**Source extract**
=== Section Start ===

EP4075555B1EP 4075555 B1EP4075555 B1EP 4075555B1EP-4075555-B1

Inventors

  • YANG, SZU-NAN
  • WU, MENG-HUNG
  • FEI, Wen-xin
  • CHAO, HSING-CHIH

Dates

Publication Date
20260506
Application Date
20220310

Claims (16)

  1. An electrode assembly (30), comprising: a first belt current collector (32) and a second belt current collector (33) opposed to the first belt current collector (32); a plurality of electrochemical systems (301), disposed between the first belt current collector (32) and the second belt current collector (33); a glue frame (36), adhering and being sandwiched between the first belt current collector (32) and the second belt current collector (33) and surrounding the electrochemical systems (301), wherein the electrochemical systems (301) are completely sealed by the glue frame (36), the first belt current collector (32) and the second belt current collector (33) to make charge transfer occurring between adjacent two of the electrochemical systems (301) without electrochemical reaction; and a plurality of bending portions (38), formed by bending portions of the glue frame (36), which are located between the electrochemical systems (301), together with the first belt current collector (32) and the second belt current collector (33) adhered by these portions of the glue frame (36) to make the electrochemical systems (301) be stacked in a back to front orientation.
  2. The electrode assembly (30) of claim 1, wherein the electrochemical systems (301) are vertically stacked in a zigzag shape along with a signal axis to form a parallel connection.

=== Section End ===

**Record excerpts**
=== Section Start ===

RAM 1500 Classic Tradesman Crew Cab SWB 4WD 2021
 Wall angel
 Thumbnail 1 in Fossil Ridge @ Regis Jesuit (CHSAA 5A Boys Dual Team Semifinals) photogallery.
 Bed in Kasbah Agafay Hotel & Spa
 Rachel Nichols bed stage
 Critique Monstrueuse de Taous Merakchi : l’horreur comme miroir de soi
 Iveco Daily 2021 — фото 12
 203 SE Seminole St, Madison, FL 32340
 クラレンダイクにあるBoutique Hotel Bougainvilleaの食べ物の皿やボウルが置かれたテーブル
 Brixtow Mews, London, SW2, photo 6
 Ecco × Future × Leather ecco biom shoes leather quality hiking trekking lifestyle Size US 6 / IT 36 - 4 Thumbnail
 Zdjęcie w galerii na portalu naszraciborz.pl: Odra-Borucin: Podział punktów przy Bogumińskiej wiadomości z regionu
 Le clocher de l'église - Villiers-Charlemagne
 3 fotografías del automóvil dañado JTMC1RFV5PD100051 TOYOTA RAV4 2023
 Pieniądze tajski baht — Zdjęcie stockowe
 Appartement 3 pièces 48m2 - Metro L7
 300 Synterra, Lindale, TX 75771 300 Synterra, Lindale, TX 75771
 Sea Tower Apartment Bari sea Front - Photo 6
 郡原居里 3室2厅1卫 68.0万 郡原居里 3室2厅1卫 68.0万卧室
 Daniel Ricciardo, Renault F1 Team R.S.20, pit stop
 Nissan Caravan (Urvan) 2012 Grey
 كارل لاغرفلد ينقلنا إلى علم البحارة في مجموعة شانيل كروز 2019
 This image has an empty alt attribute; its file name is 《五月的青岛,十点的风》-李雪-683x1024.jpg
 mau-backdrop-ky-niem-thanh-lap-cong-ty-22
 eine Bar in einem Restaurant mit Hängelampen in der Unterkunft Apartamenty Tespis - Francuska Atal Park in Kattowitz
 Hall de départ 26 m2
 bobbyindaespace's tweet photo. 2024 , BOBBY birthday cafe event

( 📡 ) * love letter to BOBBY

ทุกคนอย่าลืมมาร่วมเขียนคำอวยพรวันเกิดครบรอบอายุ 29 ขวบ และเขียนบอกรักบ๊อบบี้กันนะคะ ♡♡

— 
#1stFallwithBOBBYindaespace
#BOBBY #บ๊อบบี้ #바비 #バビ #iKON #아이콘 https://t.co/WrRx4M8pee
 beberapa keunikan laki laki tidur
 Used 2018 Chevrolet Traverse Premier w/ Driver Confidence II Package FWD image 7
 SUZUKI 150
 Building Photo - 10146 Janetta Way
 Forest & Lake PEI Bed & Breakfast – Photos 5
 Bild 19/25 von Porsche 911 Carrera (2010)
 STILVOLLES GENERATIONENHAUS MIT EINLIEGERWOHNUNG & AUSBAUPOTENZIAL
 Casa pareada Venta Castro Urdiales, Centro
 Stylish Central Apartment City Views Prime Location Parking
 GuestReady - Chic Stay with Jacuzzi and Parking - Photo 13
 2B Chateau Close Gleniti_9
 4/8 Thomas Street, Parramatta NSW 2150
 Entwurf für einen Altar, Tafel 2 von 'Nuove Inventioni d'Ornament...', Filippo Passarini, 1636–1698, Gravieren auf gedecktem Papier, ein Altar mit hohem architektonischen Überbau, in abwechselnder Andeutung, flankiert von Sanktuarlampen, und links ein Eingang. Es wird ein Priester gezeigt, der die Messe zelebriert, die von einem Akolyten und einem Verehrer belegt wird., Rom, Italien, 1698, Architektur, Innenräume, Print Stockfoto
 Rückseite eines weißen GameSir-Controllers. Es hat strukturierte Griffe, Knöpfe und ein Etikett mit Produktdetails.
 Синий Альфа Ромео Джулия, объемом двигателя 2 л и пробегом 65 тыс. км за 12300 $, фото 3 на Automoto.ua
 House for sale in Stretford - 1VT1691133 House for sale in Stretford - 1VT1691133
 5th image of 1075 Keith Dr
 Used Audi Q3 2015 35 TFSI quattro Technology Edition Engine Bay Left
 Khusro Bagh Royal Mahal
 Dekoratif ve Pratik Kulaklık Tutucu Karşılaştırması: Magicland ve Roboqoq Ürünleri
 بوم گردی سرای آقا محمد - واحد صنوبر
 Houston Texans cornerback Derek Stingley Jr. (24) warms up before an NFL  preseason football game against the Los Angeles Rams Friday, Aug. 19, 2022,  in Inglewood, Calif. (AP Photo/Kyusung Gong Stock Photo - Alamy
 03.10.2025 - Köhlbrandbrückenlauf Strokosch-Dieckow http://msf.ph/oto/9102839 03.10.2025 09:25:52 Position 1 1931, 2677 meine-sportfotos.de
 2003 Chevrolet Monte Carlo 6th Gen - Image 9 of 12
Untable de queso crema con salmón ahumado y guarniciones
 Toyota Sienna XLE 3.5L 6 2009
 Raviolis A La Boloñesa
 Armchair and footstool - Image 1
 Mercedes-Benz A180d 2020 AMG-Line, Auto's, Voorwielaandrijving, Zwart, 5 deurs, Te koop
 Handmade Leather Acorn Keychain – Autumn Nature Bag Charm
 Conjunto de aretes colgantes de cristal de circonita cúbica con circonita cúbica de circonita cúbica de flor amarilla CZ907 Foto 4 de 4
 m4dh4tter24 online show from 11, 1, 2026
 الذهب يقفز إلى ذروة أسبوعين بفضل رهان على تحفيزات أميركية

=== Section End ===

**Your tasks**
[1] List every inventor named in the electrode assembly patent.
[2] Write the next part of the electrode assembly patent, picking up after the final claim shown.

**Answers below**
[1]
YANG, SZU-NAN
WU, MENG-HUNG
FEI, Wen-xin
CHAO, HSING-CHIH

[2]
  3. The electrode assembly (30) of claim 1, further comprising a heat dissipating current collector (41, 42), including a plate body (411, 421) and a plurality of extension plates (412, 422) extended from an edge of the plate body (411, 421), wherein the extension plates (412, 422) are disposed between the stacked electrochemical systems (301) and contact with the first belt current collector (32) or the second belt current collector (33).
  4. The electrode assembly (30) of claim 1, wherein each of the electrochemical systems (301) comprising: a first active material layer (34), being in contact with the first belt current collector (32); a second active material layer (35), being in contact with the second belt current collector (33); and a separator (31), disposed between the first active material layer (34) and the second active material layer (35).
  5. The electrode assembly (30) of claim 4, further comprising an electrolyte system impregnated in the first active material layer (34) and the second active material layer (35), wherein the electrolyte system is a gel electrolyte, a liquid electrolyte, a solid electrolyte or a combinations thereof.
  6. The electrode assembly (30) of claim 5, wherein the glue frame (36) seals all of the electrochemical systems (301), and the electrolyte system only circulates within each of the electrochemical systems (301).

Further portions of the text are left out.